With a standard Solr text field type, this headline would be naively tokenized with one character per token. Therefore, a search for 美
(beautiful) would trigger a false positive match, even though it is not a word in this context. However, with the advanced analytics we have configured here, the query text_zho:美
will correctly return zero results.
Compounds
RBL can decompose Chinese, Danish, Dutch, German, Hungarian, Japanese, Korean, Norwegian, and Swedish compounds, returning the lemmas of each of the components. The lemmas may differ from their surface form in the compound, such that the concatenation of the components is not the same as the original compound (or its lemma). Components are often connected by elements that are present only in the compound form. RBL allows Solr to index and query on these components, increasing recall of search results.
-
For ease of viewing results, select the Display Fields dropdown and enter
text_deu
in the Description field. -
Enter the query
text_deu:Land
in the search box.
The result "Mitarbeiter sitzen in ihren Heimatländern fest" ("Employees are Stuck in Their Home Countries") returned.

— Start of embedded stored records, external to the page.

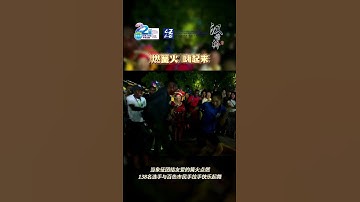 2023 Chinese Bridge Diaries: Baise, Guangxi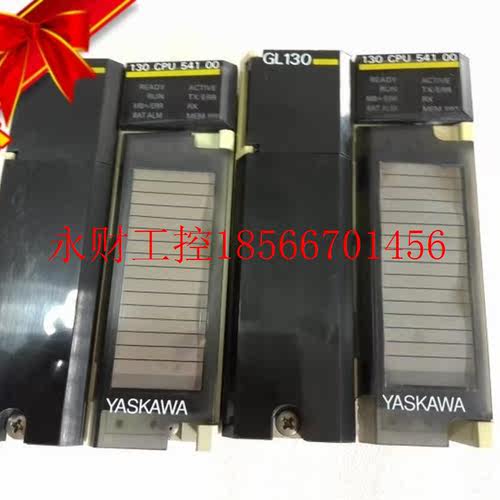 议价现货DDSCR-130CPU54100 现货 ￥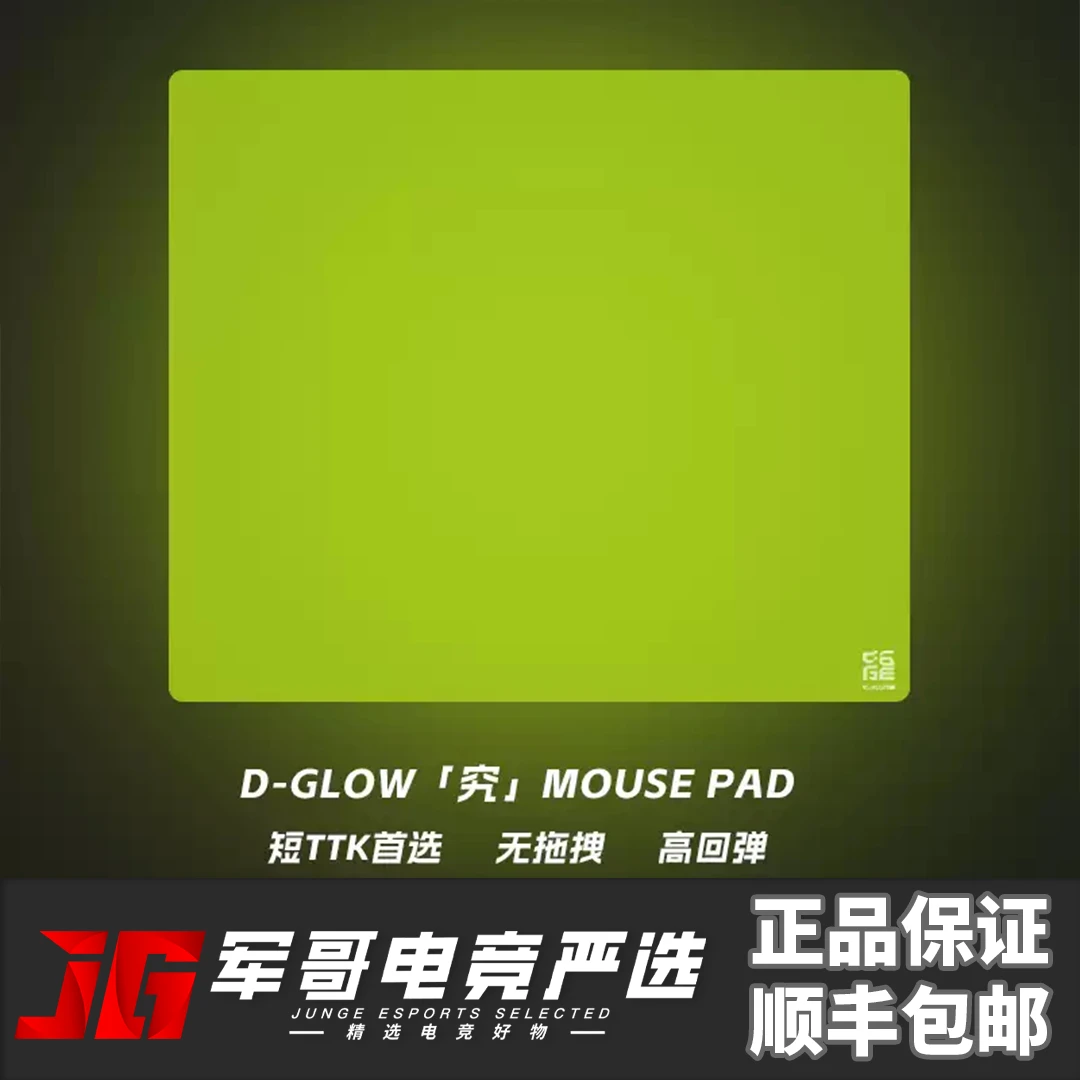 D-GLOW【究】细面控制中性偏涩鼠标垫电竞瓦罗兰特CS细面控制垫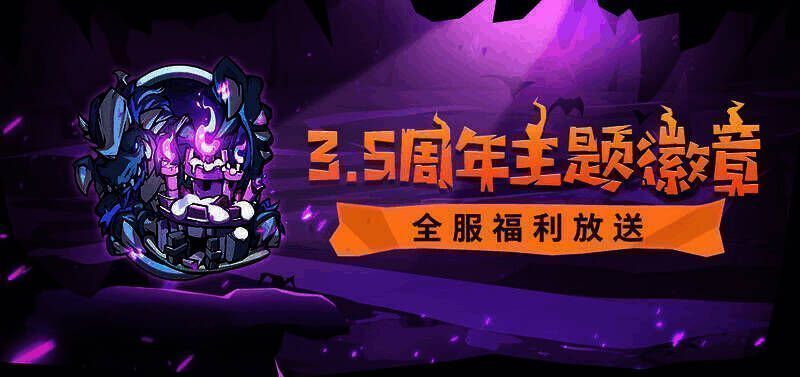 《失落城堡》3.5周年主题徽章展示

This headline contains the compound "Heimatländern" (home countries). A search on Land
(country) with a standard Solr text field type would not trigger a match. However, because RBL performs decompounding with lemmatization, searching on Heimat
or Land
will return a result.
Customization (Advanced)
When setting up the Solr configuration, you specified the language and rootDirectory options in your field type definition. This is sufficient for most use cases. However, RBL does provide more options to control the behavior of the tokenizer and analyzer. For example, the default tokenization does not consider URLs. As a result, https://lucidworks.com
is tokenized as https
, lucidworks
, and com
.
If you wish to recognize URLs, you can add the option urls="true"
to the tokenizer in your field type definition:
<fieldtype class="solr.TextField" name="basis_english">
<analyzer type="index">
<tokenizer class="com.basistech.rosette.lucene.BaseLinguisticsTokenizerFactory" language="eng" rootDirectory="/opt/basistech/rbl-je" urls="true"/>
<filter class="com.basistech.rosette.lucene.BaseLinguisticsTokenFilterFactory" language="eng" rootDirectory="/opt/basistech/rbl-je"/>
</analyzer>
<analyzer type="query">
<tokenizer class="com.basistech.rosette.lucene.BaseLinguisticsTokenizerFactory" language="eng" query="true" rootDirectory="/opt/basistech/rbl-je" urls="true"/>
<filter class="com.basistech.rosette.lucene.BaseLinguisticsTokenFilterFactory" language="eng" query="true" rootDirectory="/opt/basistech/rbl-je"/>
</analyzer>
</fieldtype>
This will instruct RBL to consider URLs as a single token, for example: https://lucidworks.com
.
To see a list of all options, consult the full RBL documentation.